Expanding on the heterogeneity of state objectives, strategies and outside options

Figure 2 succinctly summarises the key aspects of our revised model. The key contribution to the literature on MNEs and development is that to understand how MNEs might affect the welfare of the host location, scholars and policy makers need to be clear about whose welfare is prioritised: whether that of the larger population, or the private benefits of specific subgroups. In a democratic state, with governments typically attaching a higher weight to the welfare of the country’s citizens, investment policies tend to focus on economic growth and development. In such an environment, the government looks to MNEs to help achieve key economic objectives, such as employment and income growth, reducing inequalities, building up the domestic firm sector, and enhancing national competitiveness.

What strategies might such states bring to bear to increase returns to the MNE, thereby increasing payoffs from FDI? First, the host economy needs to differentiate itself from other countries as a location for FDI. The greater the attractiveness of the location to MNEs, the fewer will be the outside options for the MNE. The state may seek to differentiate itself by offering more specialised location advantages, in terms of the availability and quality of science and technology infrastructure, and the provision of specialised human capital. Depending upon the state and its resource constraints, it may engage in providing location advantages such as favourable incentives and subsidies to improve its bargaining position, thereby reducing the outside options available to the MNE. The IB literature abounds with examples of tax policies, special economic zones, and discretionary favourable treatments designed to increase the returns to FDI (Côté et al., 2020a, b; Narula & Zhan, 2019).

Weak location advantages act to deter MNEs, and these are often associated with weak institutions in developing countries. States that emphasise the welfare of their citizens will be motivated to improve the quality of their institutions, both to increase payoffs to MNE strategies in their location, and differentiate themselves from competitor countries offering alternative host locations. Thus, the state can also choose the quality of the institutional arrangements facing the MNE in the host economy, being aware that stronger and more effective institutions are associated with lower transactions costs that are deemed desirable by MNEs. This leads us to expect that states which prioritise their citizens’ welfare will improve institutional quality as a policy response to the expectations of MNEs, and that the pressures from competing states will lead democratic countries to attempt to enhance institutional quality more than their neighbours: a “race to the top.” MNEs can, of course, facilitate the process by explicitly bargaining with the host-country government (Papageorgiadis, McDonald, Wang, & Konara, 2020).

- **Stated goal 1**: In the text on state objectives and MNEs, what do stronger and more effective institutions lead to that MNEs find desirable?
- **Stated goal 2**: Continue the text on state objectives and MNEs from its last sentence.

- **Material**:

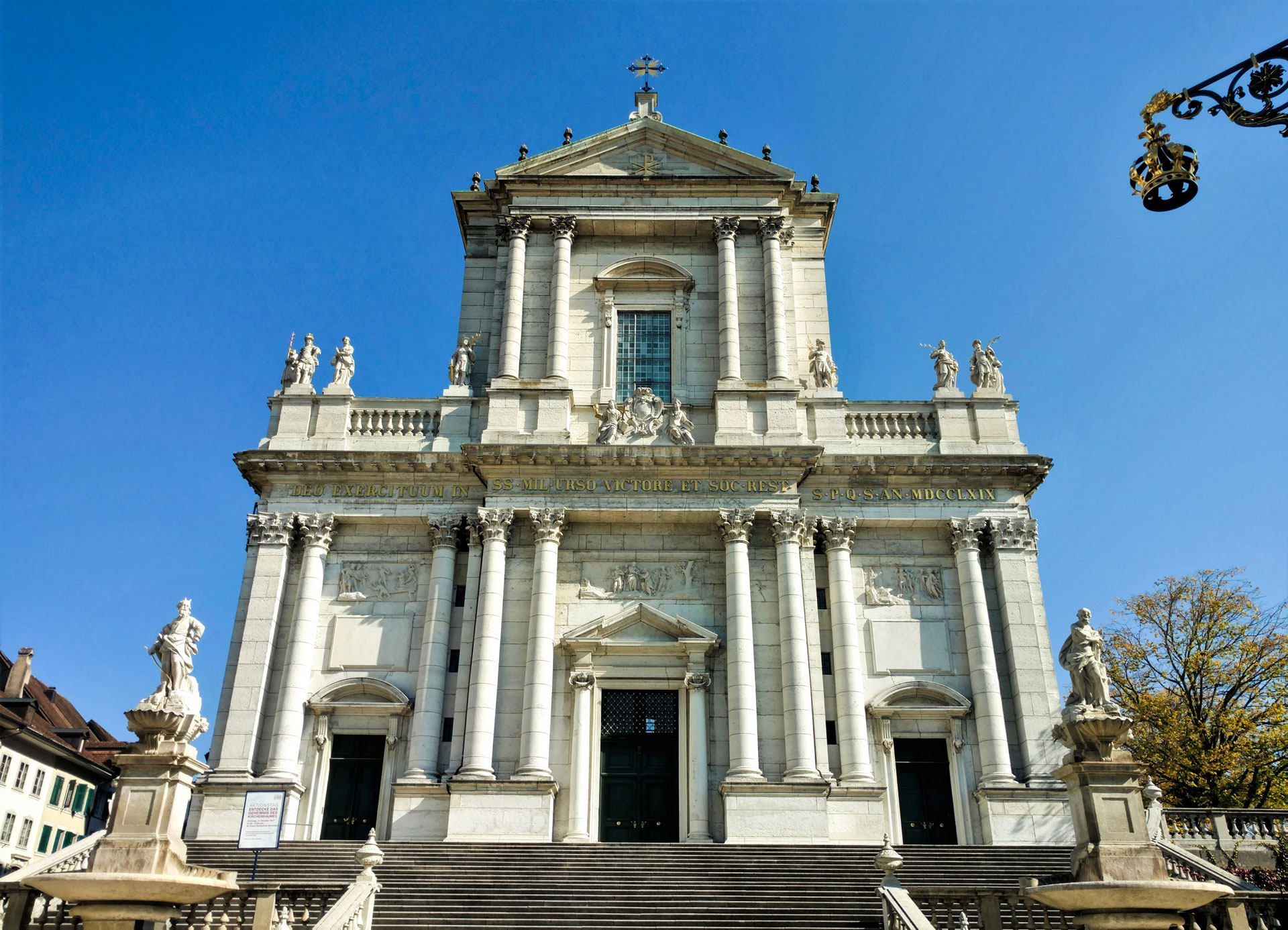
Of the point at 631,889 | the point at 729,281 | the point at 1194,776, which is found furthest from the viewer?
the point at 1194,776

- **Exercise output 1**: Lower transactions costs.

- **Exercise output 2**:
However, states that emphasise the private benefits of the ruling elites over the welfare of its population (which are often, but not always, autocracies) behave differently (Shleifer & Vishny, 1998). The political elites are largely interested in the private gains brought to themselves and the people within their networks, sometimes in the form of personal income and/or non-pecuniary privileges that are embedded with political power. These states, therefore, have limited incentive to improve location advantages, especially where improved institutions cause greater contestability of economic resources (and the political space), and reduce the rent for the political elite and their networks. This will make such states reluctant to credibly enter the (Nash) bargaining process (Ramamurti, 2001).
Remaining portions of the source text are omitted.